Methods and printers are provided for forming bound electrophotographic prints are provided. In one aspect, the method comprises the steps of applying a toner to a receiver to form a toner image with having toner in a binding area and in an image area. The binding area is proximate to a binding edge of the receiver and the image area that is separated from the binding area by an separation area; (printers). The toner image is fused to form a print, and a sheet and the prints are stacked with the toner in the binding area of the print confronting the sheet along a binding edge of the sheet. Heat is applied at the binding edges to cause the toner in the binding area to fuse for a second time.

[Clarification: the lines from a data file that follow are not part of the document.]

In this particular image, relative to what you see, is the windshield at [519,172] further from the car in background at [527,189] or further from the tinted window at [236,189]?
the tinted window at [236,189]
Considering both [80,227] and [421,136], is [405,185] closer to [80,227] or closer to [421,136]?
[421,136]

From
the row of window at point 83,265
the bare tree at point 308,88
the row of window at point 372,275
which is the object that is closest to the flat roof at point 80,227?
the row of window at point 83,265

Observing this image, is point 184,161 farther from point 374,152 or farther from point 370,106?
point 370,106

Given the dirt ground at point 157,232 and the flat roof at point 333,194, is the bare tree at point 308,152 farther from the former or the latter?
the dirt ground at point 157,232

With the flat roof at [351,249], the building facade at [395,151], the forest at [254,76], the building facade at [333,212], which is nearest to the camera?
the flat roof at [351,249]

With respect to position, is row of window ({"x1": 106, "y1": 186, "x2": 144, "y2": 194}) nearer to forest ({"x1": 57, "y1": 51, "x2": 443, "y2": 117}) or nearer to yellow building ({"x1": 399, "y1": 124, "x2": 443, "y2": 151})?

A residual portion of the applied heat heats the separation area but the separation area does not heat the image area to an extent sufficient to fuse toner in the image area.

BRIEF DESCRIPTION OF THE DRAWINGS

FIG. 1 is a system level illustration of one embodiment of an electrophotographic printer;

FIG. 2 shows one embodiment of a binding system;

FIG. 3 shows the embodiment of FIG. 2 with a pressure system activated;

FIG. 4 shows a flow diagram of the embodiment of FIG. 2 with electrophotographic print binding method.

FIG. 5 shows the embodiment of FIG. 2 with an alignment surface in a second position.

FIG. 6 shows the embodiment of FIG. 2 with fused toner in the binding area engaging binding edges of a stack of sheets;

FIG. 7 shows another embodiment of a positioning system useful in a binding system.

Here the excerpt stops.